INFORMATION SUPPLIED:
------
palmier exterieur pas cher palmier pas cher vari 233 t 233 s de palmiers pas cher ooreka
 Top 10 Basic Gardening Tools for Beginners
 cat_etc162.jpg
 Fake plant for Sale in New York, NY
------
TASK PROMPT: Set down the listing in full, keeping every word exactly as it is.

THE COMPLETED TASK:
palmier exterieur pas cher palmier pas cher vari 233 t 233 s de palmiers pas cher ooreka
 Top 10 Basic Gardening Tools for Beginners
 cat_etc162.jpg
 Fake plant for Sale in New York, NY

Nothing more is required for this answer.